Member of the National Assembly
- In office 3 July 2001 – April 2004
- Constituency: Mpumalanga

Member of the Mpumalanga Provincial Legislature
- In office June 1999 – July 2001

Personal details
- Born: Nyambeni Wilson Mudau 4 January 1961 (age 65)
- Citizenship: South Africa
- Party: African National Congress

= Wilson Mudau =

South African politician (born 1961)

Nyambeni Wilson Mudau (born 4 January 1961) is a South African politician from Mpumalanga. He represented the African National Congress (ANC) in the National Assembly from 2001 to 2004. Before that, he served in the Mpumalanga Provincial Legislature and National Council of Provinces.

== Political career ==
Born on 4 January 1961, Mudau began his career in the National Council of Provinces. Though not initially elected to his seat in the 1994 general election, he joined the chamber during the legislative term. In the next general election in 1999, he was elected to an ANC seat in the Mpumalanga Provincial Legislature, where he served as ANC caucus chairperson.

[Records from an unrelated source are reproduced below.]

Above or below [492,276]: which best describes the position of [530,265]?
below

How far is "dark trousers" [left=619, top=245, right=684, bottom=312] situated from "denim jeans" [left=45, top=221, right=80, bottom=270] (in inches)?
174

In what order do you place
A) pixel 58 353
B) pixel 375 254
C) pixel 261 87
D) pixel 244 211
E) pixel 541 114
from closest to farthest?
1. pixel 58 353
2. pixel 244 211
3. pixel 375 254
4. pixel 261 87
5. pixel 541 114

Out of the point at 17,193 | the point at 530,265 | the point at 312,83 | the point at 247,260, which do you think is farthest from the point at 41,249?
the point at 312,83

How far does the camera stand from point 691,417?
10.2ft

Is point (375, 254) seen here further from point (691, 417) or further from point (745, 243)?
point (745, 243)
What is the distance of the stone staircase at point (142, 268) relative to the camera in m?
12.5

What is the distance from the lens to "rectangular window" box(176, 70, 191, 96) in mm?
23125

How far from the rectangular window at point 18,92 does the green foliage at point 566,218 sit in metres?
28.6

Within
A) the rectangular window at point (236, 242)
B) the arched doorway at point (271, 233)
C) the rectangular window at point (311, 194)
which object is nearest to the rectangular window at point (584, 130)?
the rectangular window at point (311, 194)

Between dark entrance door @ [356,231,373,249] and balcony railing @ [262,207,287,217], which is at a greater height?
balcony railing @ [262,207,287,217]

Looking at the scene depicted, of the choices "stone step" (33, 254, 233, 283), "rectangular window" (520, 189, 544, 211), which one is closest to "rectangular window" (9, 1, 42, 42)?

He left the legislature in early July 2001 as part of a reshuffle of the Mpumalanga ANC's legislative caucuses, viewed by media as part of a "purge" by Mpumalanga Premier Ndaweni Mahlangu. Mudau and other critics of Mahlangu were transferred to the National Assembly, where he was sworn in on 3 July to replace Mabhuza Gininda.

Mudau left Parliament after the 2004 general election. He later served as chairperson of the provincial operating licensing board in Mpumalanga; he was appointed to a three-year term in that position in October 2005.